Set exercise: Copy out the material below, starting at the line that has "From the visual" and going through the end of the material. Replace "green water" with "blue water" and leave everything else the same.

***

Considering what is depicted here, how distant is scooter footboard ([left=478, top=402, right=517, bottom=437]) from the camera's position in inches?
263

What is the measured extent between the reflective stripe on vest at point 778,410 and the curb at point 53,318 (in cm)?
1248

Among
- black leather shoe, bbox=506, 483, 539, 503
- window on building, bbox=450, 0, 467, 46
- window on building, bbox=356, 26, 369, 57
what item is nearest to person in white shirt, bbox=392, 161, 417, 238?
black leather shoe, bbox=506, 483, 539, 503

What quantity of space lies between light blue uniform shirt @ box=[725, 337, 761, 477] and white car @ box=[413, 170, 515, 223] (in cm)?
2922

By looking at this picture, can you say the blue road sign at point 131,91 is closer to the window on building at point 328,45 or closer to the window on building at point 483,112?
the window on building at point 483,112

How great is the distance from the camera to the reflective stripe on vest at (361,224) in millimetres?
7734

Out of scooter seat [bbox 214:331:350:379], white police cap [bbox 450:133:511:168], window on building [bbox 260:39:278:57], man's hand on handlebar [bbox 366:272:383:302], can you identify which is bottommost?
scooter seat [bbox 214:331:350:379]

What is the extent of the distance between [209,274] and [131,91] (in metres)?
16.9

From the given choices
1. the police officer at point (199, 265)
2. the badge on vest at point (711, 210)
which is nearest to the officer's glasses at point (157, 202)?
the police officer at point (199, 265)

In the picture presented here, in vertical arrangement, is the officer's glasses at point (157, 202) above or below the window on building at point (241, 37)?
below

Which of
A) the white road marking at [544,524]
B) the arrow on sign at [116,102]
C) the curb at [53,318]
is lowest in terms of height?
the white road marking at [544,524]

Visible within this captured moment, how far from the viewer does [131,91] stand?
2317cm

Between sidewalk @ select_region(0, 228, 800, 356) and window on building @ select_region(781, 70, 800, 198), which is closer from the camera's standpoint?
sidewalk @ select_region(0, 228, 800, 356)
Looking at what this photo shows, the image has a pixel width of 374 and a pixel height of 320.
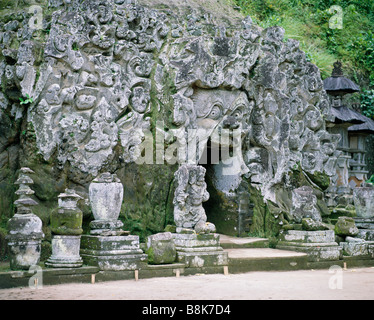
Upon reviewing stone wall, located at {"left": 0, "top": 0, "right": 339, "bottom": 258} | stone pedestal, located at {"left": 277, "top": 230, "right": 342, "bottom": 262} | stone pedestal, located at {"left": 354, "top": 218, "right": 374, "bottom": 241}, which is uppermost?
stone wall, located at {"left": 0, "top": 0, "right": 339, "bottom": 258}

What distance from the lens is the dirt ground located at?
8656 mm

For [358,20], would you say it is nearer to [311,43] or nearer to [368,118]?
[311,43]

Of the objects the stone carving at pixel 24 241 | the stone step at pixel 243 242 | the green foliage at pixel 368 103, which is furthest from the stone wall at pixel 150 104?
the green foliage at pixel 368 103

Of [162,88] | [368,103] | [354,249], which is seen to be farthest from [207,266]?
[368,103]

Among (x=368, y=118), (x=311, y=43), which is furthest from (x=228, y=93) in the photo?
(x=311, y=43)

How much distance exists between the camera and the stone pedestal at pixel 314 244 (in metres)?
12.8

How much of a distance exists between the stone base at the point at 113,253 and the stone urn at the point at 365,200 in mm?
6115

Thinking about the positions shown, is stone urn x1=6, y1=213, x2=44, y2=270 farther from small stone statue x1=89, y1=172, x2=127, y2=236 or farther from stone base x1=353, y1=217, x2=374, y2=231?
stone base x1=353, y1=217, x2=374, y2=231

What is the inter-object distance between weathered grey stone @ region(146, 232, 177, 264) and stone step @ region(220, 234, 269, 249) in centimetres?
238

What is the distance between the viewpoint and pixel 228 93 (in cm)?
1411

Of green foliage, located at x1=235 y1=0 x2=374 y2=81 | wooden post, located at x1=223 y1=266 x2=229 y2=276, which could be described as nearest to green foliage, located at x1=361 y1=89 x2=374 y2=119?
green foliage, located at x1=235 y1=0 x2=374 y2=81

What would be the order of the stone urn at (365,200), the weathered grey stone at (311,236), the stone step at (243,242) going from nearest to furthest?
the weathered grey stone at (311,236) → the stone step at (243,242) → the stone urn at (365,200)

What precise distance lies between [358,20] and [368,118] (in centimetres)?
640

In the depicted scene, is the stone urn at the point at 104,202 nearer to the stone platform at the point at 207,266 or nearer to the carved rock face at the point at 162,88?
the stone platform at the point at 207,266
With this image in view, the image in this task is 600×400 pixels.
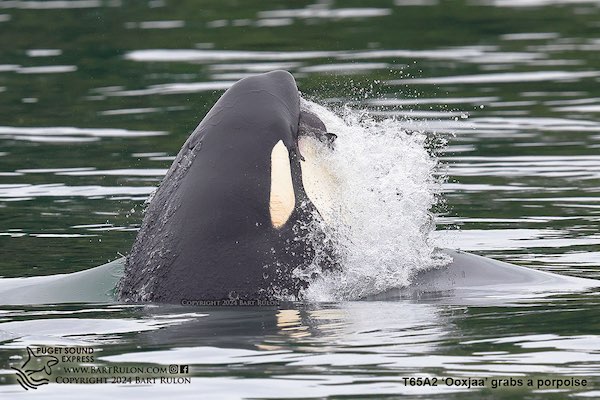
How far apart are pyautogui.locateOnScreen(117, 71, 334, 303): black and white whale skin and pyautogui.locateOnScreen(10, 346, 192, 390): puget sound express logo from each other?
109 cm

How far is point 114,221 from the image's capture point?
13688mm

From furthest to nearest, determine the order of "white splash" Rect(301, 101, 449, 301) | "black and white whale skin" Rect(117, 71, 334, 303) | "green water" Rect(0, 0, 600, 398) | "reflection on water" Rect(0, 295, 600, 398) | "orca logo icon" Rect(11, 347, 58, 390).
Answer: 1. "white splash" Rect(301, 101, 449, 301)
2. "black and white whale skin" Rect(117, 71, 334, 303)
3. "green water" Rect(0, 0, 600, 398)
4. "orca logo icon" Rect(11, 347, 58, 390)
5. "reflection on water" Rect(0, 295, 600, 398)

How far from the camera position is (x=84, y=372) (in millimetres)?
7766

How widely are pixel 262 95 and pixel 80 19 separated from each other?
2110 centimetres

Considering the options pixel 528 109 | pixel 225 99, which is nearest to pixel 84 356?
pixel 225 99

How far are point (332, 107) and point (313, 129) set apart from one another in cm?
977

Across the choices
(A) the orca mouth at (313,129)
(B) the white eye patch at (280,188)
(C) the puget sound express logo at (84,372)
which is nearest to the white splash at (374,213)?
(A) the orca mouth at (313,129)

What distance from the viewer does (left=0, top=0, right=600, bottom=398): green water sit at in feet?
26.1

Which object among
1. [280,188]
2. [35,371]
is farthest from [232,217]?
[35,371]

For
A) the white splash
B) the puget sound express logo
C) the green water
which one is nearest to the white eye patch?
the white splash

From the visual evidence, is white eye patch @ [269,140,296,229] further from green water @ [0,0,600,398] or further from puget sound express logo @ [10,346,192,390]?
puget sound express logo @ [10,346,192,390]

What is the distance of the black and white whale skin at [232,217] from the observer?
8.91 metres

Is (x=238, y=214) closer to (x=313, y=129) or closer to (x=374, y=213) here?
(x=313, y=129)

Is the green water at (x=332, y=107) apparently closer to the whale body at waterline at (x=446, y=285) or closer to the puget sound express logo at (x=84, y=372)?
the puget sound express logo at (x=84, y=372)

***

Task result:
From the visual evidence, is white eye patch @ [269,140,296,229] further from blue water @ [0,0,600,398] or further from puget sound express logo @ [10,346,192,390]?
puget sound express logo @ [10,346,192,390]

What is the distance of the black and white whale skin at [232,217] from the observer?
8.91 metres

Is (x=238, y=214) closer to (x=313, y=129) or closer to (x=374, y=213) here?
(x=313, y=129)

Is the blue water at (x=332, y=107) apparently closer to the whale body at waterline at (x=446, y=285) or closer to the puget sound express logo at (x=84, y=372)?
the puget sound express logo at (x=84, y=372)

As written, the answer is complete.